The collection, which was designed by the Amsterdam-based studio Lama Concept and produced by the manufacturer Vepa, was inspired by the anatomy of a whale. The table looks almost like a whale coming up for air; the shape of its legs is derived from the giant animal’s vertebrae. The geometric lamps, which come in two sizes, mimic the barnacles that often decorate whales’ sides. The chair is inspired by whale tails, and the design of the acoustic panels comes from the lines that appear when a whale opens its mouth to feed on krill.
While the inspiration is a little on the nose given the company’s name, the designs themselves are effortlessly modern and would complement any office space. The company has made 20 sets of the conference tables and chairs and has sold seven of them to date.
As of December 31, 2017, Plastic Whale has fished out about 105,000 bottles–and two to three times that amount of other kinds of trash. Right now, the company is only using bottles to make boats and furniture, though it’s interested in expanding into other materials in the future. Ten percent of the profits from the furniture goes to the company’s foundation, where it will be invested in local projects in other parts of the world that aim to use a similar economic model to turn plastic waste into something valuable.
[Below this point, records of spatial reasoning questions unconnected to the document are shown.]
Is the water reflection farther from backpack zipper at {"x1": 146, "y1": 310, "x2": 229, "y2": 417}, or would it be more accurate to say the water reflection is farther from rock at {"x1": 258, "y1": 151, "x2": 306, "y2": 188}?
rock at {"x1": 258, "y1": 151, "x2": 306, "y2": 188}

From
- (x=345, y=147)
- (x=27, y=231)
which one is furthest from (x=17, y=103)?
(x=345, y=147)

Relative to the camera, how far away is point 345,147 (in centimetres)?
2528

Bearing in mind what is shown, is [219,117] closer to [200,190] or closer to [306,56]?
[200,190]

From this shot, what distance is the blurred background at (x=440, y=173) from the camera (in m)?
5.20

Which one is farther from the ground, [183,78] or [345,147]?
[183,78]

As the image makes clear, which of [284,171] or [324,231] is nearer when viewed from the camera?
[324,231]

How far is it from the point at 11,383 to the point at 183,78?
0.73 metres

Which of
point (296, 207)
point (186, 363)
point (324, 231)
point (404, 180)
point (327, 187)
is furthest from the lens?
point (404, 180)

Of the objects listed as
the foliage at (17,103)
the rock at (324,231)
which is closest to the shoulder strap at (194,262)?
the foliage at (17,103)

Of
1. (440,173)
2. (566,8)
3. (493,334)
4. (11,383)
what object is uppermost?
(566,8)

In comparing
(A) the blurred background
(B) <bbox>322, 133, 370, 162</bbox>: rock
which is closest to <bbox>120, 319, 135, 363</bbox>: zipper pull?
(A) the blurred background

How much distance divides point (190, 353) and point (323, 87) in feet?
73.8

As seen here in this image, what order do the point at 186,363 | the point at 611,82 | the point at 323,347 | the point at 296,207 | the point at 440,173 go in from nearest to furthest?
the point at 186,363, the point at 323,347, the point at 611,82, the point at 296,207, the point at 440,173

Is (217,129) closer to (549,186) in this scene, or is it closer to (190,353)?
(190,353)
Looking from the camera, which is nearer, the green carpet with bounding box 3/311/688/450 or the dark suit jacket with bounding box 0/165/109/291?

The resources generated from the furniture will go into more plastic fishing expeditions, which in turn will clean up Amsterdam’s canals while creating more raw materials for the company to create its products.
In a world where designers are increasingly looking to new materials that reuse or recycle materials in a clever way, turning trash into covetable interior design doesn’t just give trash a second chance at life while cleaning up Amsterdam’s canals; it’s also a savvy way to turn the circular economy into a real business.